GERMANTOWN, Md., Sept. 29, 2015 /PRNewswire/ -- Neuralstem, Inc. (Nasdaq: CUR), a biopharmaceutical company using neural stem cell technology to develop small molecule and cell therapy treatments for central nervous system diseases, announced that nine-month Phase II and combined Phase I and Phase II data on the NSI-566 trial in amyotrophic lateral sclerosis (ALS) was presented at the American Neurological Association Annual Meeting by principal investigator, Eva Feldman, MD, PhD, Director of the A. Alfred Taubman Medical Research Institute and Director of Research of the ALS Clinic at the University of Michigan Health. The data showed that the intraspinal transplantation of the cells was safe and well-tolerated throughout the escalating doses, reaching a maximum tolerated dose of 16 million cells via 20 bilateral injections. There appeared to be no acceleration in disease progression due to the therapeutic intervention.
Researchers calculated a 95% confidence limit around the slopes of decline of ALSFRSr scores, forced vital capacity (FVC) and grip strength of the ProAct historical database subjects, and evaluated if trial subjects fell within or outside those limits. 73% of Phase II patients, and 79% of combined Phase I and II patients, fell above the upper confidence limit of the ALSFRSr score. 50% of Phase I and II combined, and 40% of Phase II patients’ forced vital capacity percent predicted fell above the upper confidence limit, compared to the ProAct database. ALSFRSr scores correlated most strongly with FVC preservation, which was the target of the cervical injections. For grip strength control, researchers used the Ceftriaxone (CEF) study database, since grip strength data was not available in the ProAct database. 67% of Phase I and II combined, and 60% of Phase II patients, all at nine months post-intervention, fell above the 95% upper confidence limit.
The most common adverse event (AE) was transient post-operative pain due to surgery. One serious adverse event due to the surgical procedure was observed, but was not attributed to the cells themselves. The patient’s motor function was initially weakened and then recovered to the patient’s ALS baseline.

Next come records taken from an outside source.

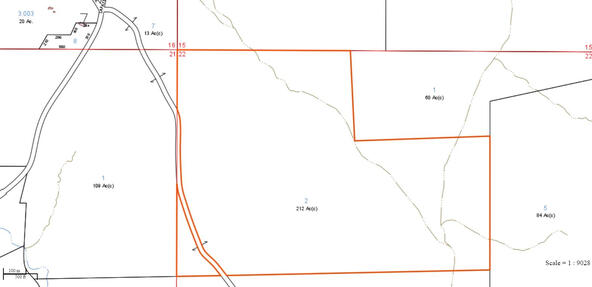 466 +/- Acres Co Rd. 176 & 178, Five Points, AL 36855 Photo 48
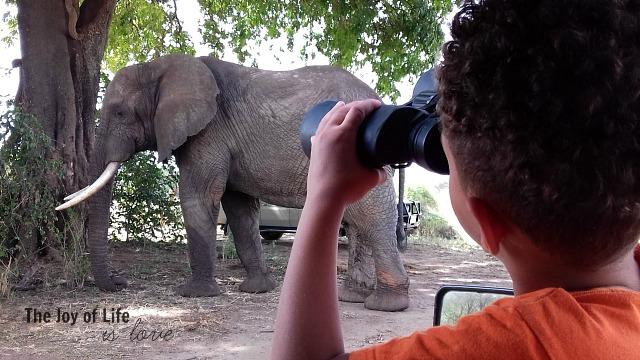 max-watching-elephant-with-binoculars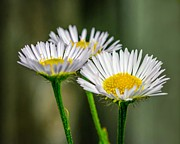 Vulgare Framed Prints - Oxeye Daisy Framed Print by Steve Harrington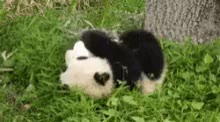 Watch and share Panda GIFs by kate__4 on Gfycat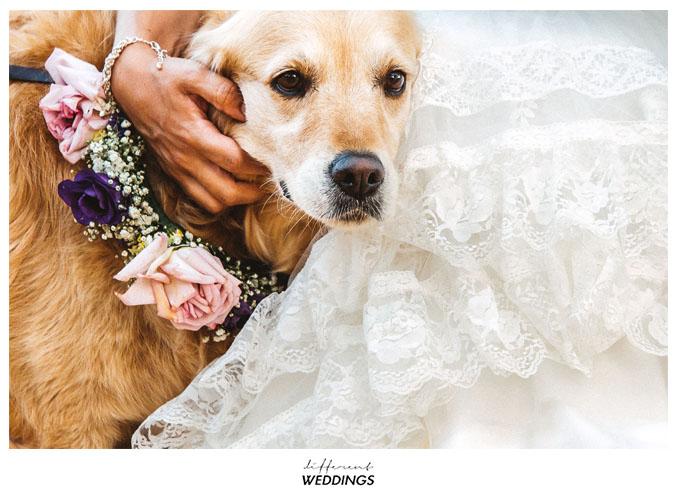 fotografos-de-boda-hacienda-colora-73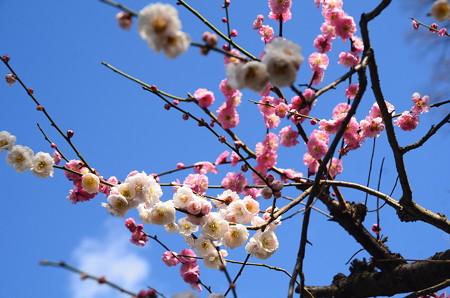 源平咲き分けの梅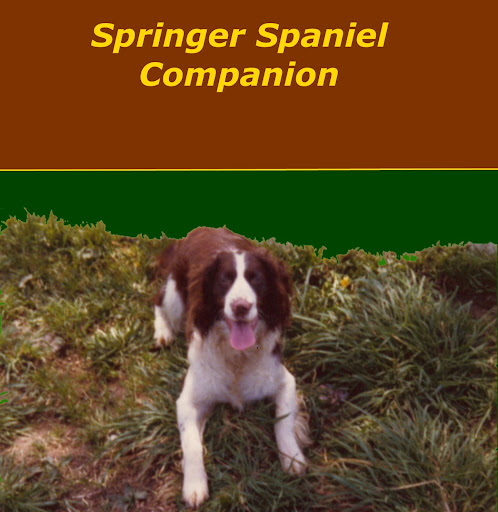 Phil Springer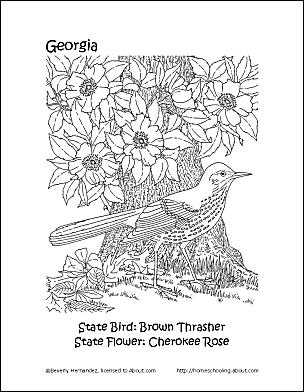 Georgia State Bird And Flower Coloring Page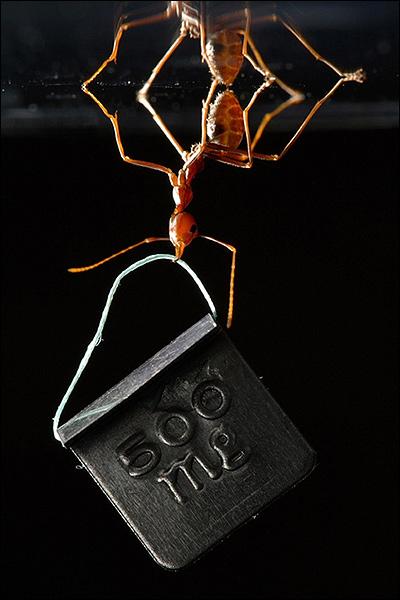 hormiga-forzuda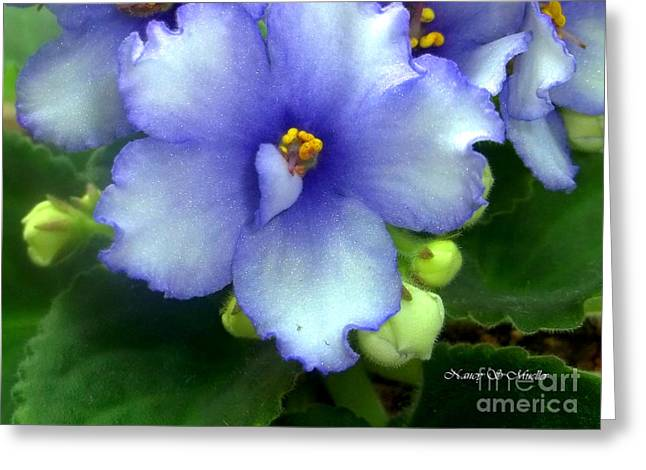 African Violets Greeting Cards - Periwinkle African Violet Greeting Card by Nancy Mueller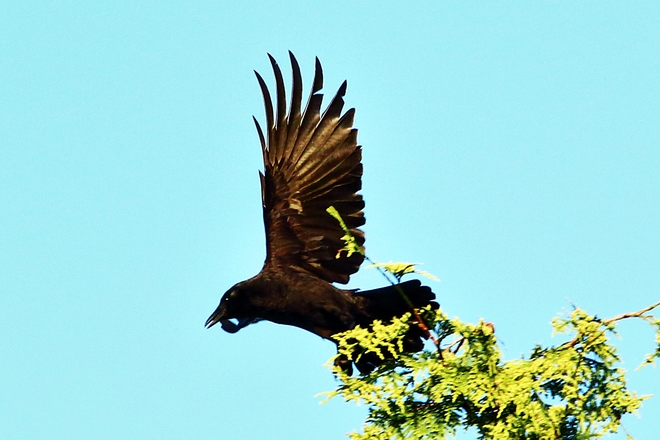 Crow in flight Surrey, British Columbia Canada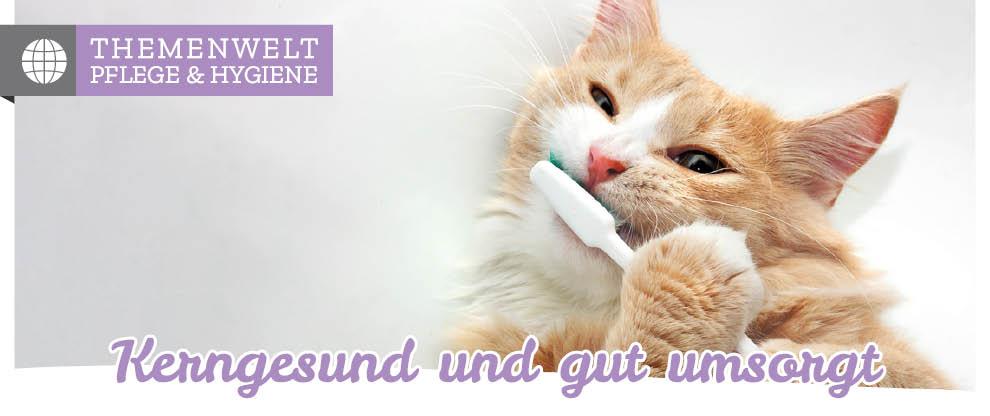 Katzenpflege & Hygiene - Fellpflege des Stubentigers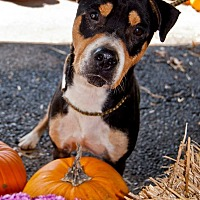 Adopt A Pet :: Ali - Shelbyville, KY
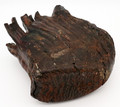 Woolly Mammoth Tooth - Large  | Ancient Fossil Ivory / Specimen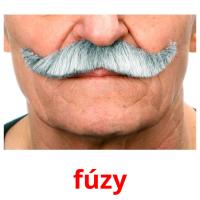 fúzy picture flashcards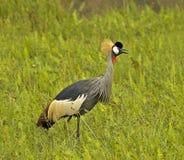 Grey Crowned-Crane, Grijze Kroonkraan, regulorum de Balearica images libres de droits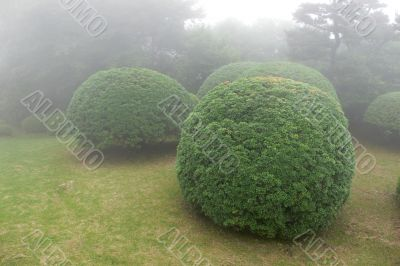 bushes in park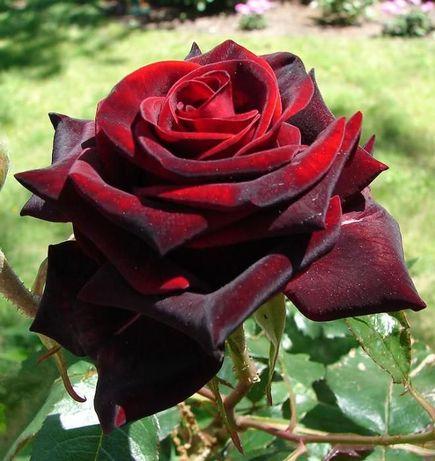 Саженцы плодовых деревьев,кусты роз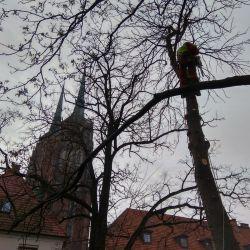 Nie Ma Lipy usuwa drzewa Ostrów Tumski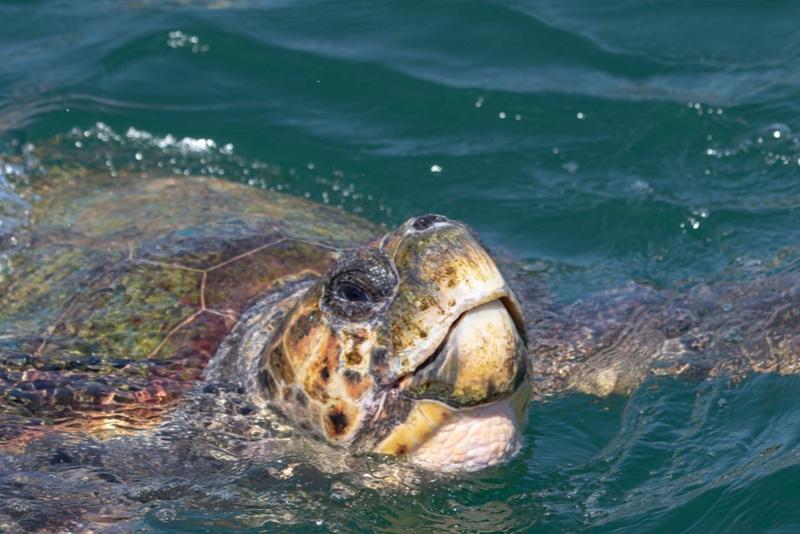 Sea Turtles in Argostoli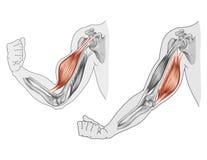Движение мышц рукоятки и руки бесплатная иллюстрация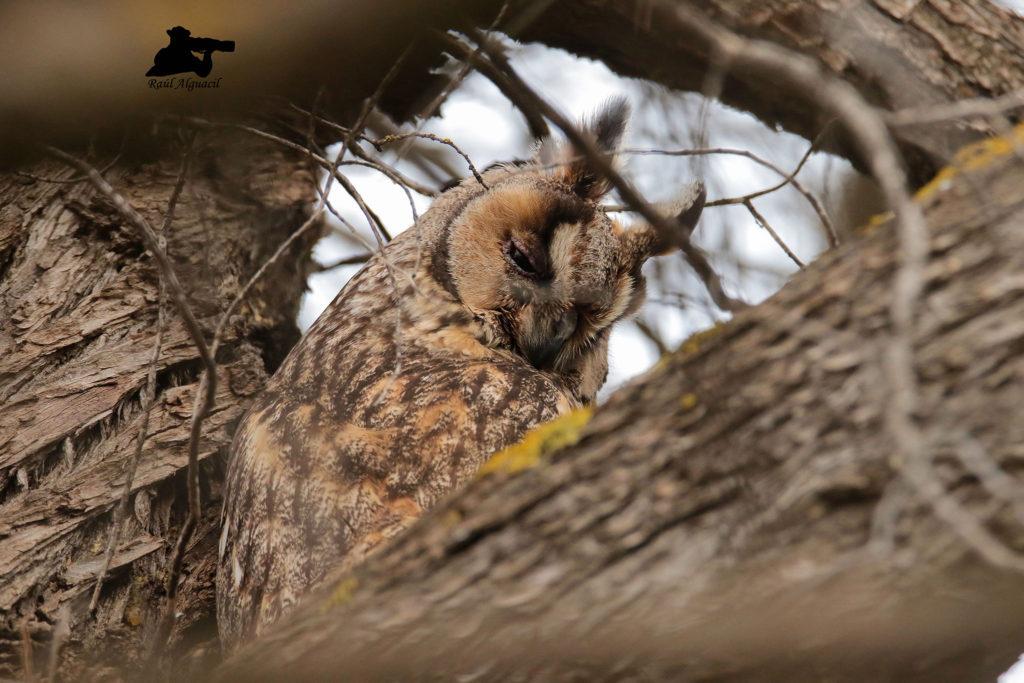 Es de hábitos estrictamente nocturnos, suele habitar cerca de zonas de cultivo, es muy similar al búho campestre, se caracteriza por sus mechones que parecen orejas y sus cejas inclinadas blancas, se alimenta de roedores y aves. Longitud: de 35 a 37 cm Envergadura: de 84 a 95 cm Peso: 210-330 g Longevidad: de 10 a 15 años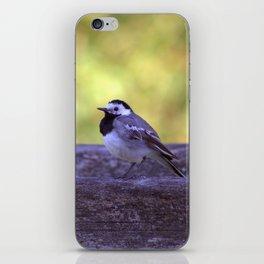 White Wagtail 4123 iPhone Skin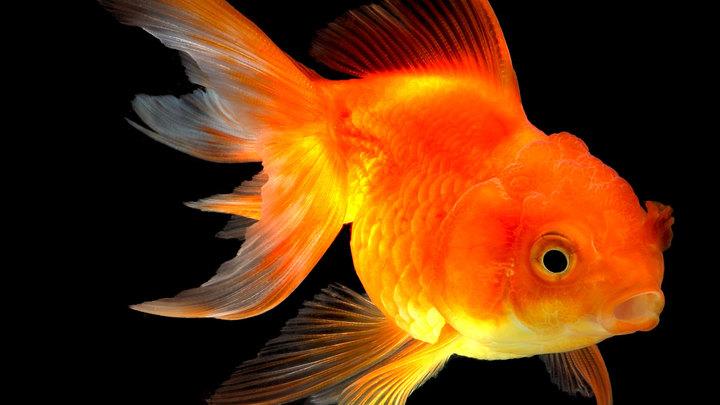 Тайны рыбака и рыбки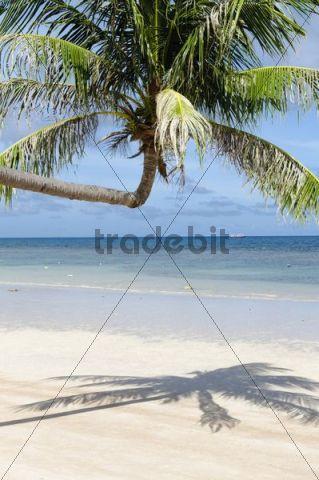 Palm tree, sandy beach, turquoise sea, island, Koh Tao Island, Thailand, Asia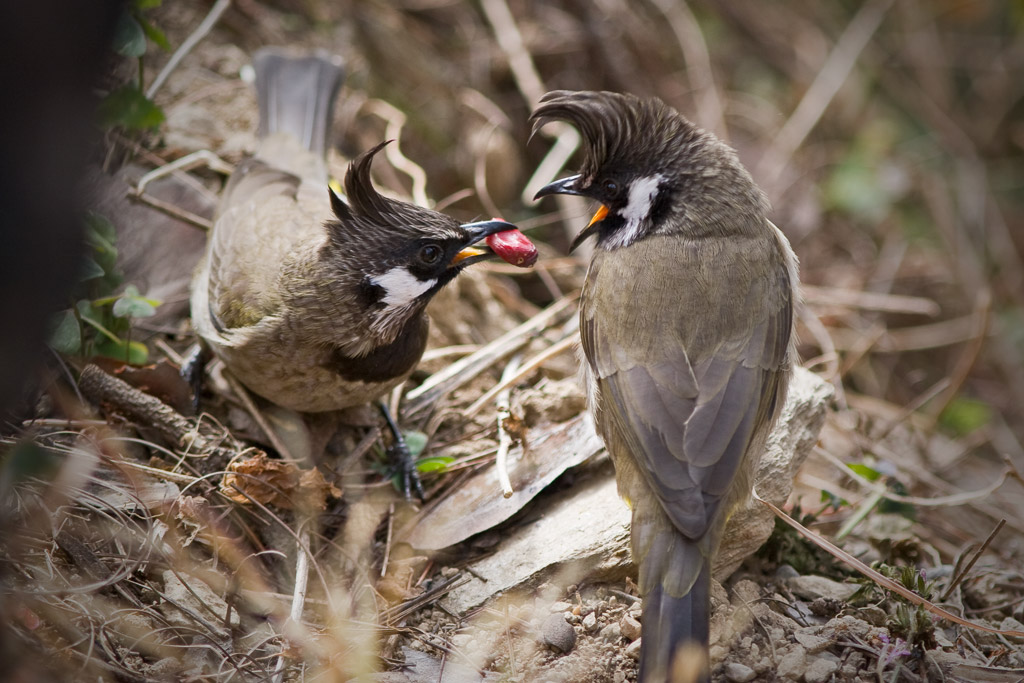White-cheeked bulbuls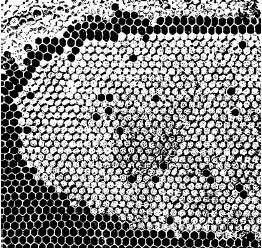 Расплод хорошей матки; из отдельных ячеек пчелы уже вывелись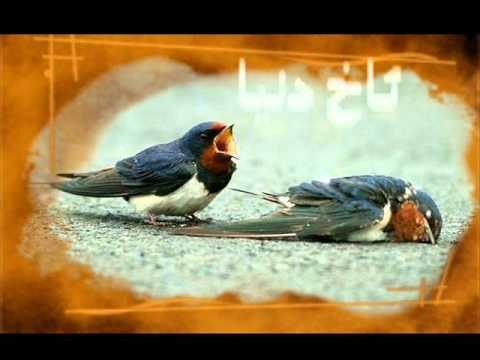 Bashar Zaxoy Mn Na Zani Reka Mn Hoya  Za7mata By Azad Zaxoy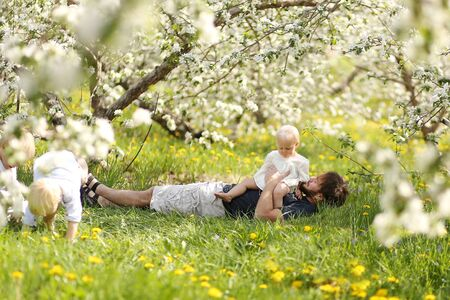 hugs: A Father is holding his baby girl on his lap as his two young boy children play under the flowering trees at an apple orchard on a spring day.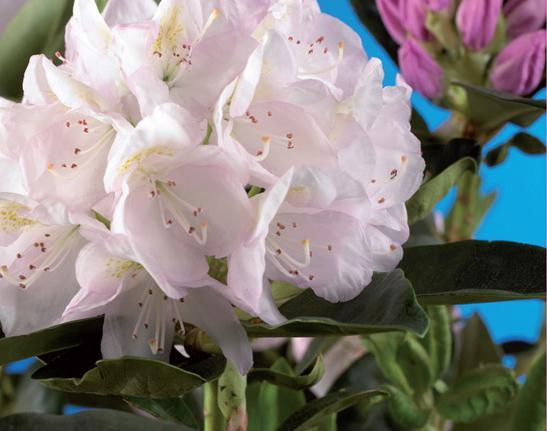 Rododendro cunninghams white - Rododendro prezzo ...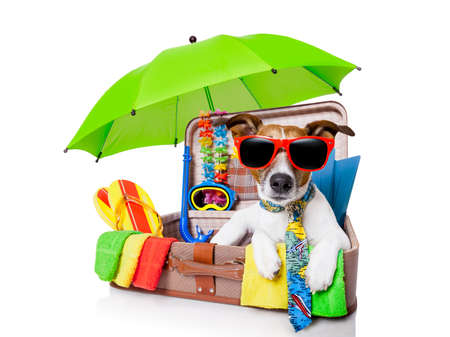 summer vacation dog in bag full of holiday items photo
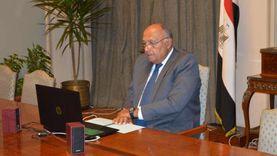 شكري يجدد مساندة مصر لجهود اللجنة الدستورية بسوريا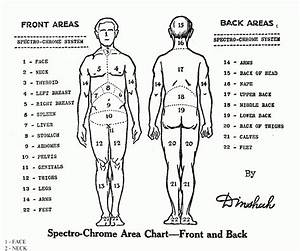 Tattoo Locations Chart Tattoo Pain Chart Photos 2015
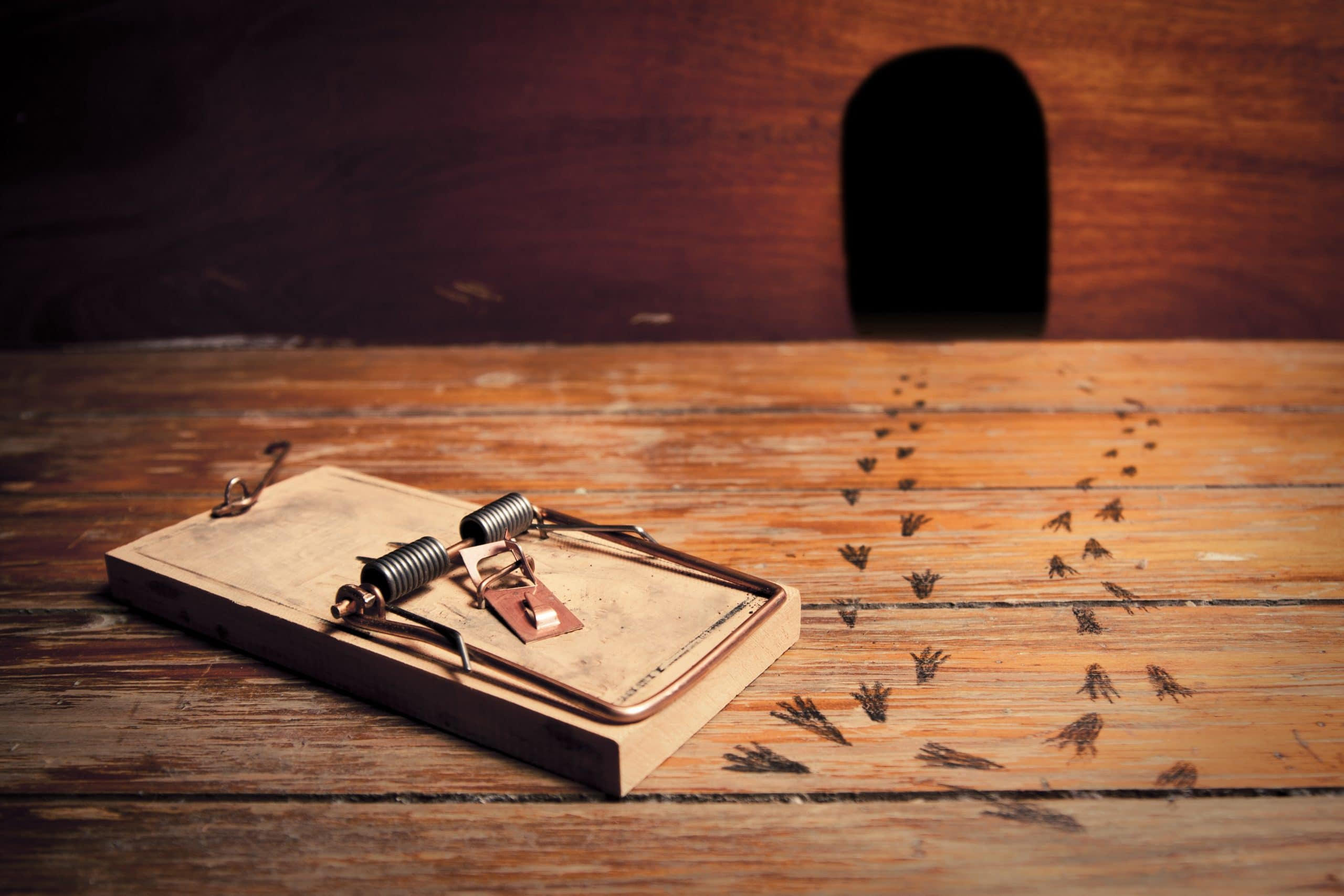 Choosing a rat or mouse trap, plus 6 tips for success AccuRat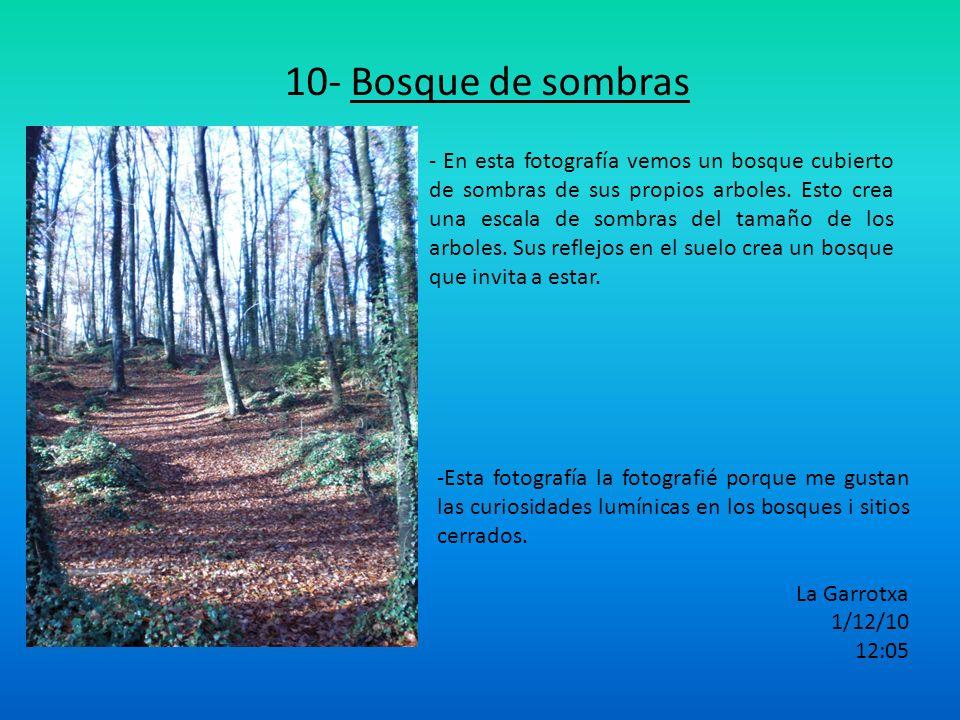 10- Bosque de sombras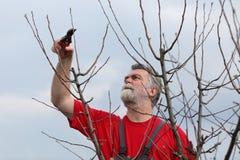 Δέντρο περικοπής ατόμων στον οπωρώνα Στοκ Εικόνες
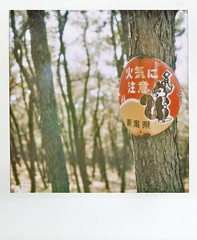 06053 (+yooco+) Tags: wood sign japan forest landscape sx70 japanese squirrel grove inflammable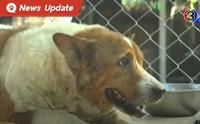 สุดเศร้า คนแห่ทิ้งสุนัขล้นวัด เจ้าอาวาสวัดคาดเป็นเพราะพิษจากโควิด-19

“Based on this encouraging safety and clinical effect, we look forward to moving to a registration-directed trial in 2016,” said Karl Johe, PhD, Chief Scientific Officer.
About the Trial
The Phase II open-label, dose-escalating trial of NSI-566 evaluated 15 ambulatory patients with ALS, averaging a mean duration of disease of 15.5 months. Participants were divided into five dosing cohorts with three patients in each, who received increasing quantities of cells in the cervical region of the spinal cord via bilateral intraspinal injections ranging from two million to eight million cells. The fifth cohort received an additional eight million cells in the lumbar region. There was no control or placebo group included in the trial. The primary endpoint of the study was the safety of the maximum tolerated dose of stem cell transplantation. Secondary efficacy endpoints included stabilization of ALS Functional Rating Scale-revised (ALSFRSr) scores, and assessment of respiratory functioning, grip strength and muscle strength. 9 of the 15 participants in Phase I and all 15 participants in Phase II were included in the 9-month data. Dr. Eva Feldman, principal investigator, is an unpaid consultant to Neuralstem.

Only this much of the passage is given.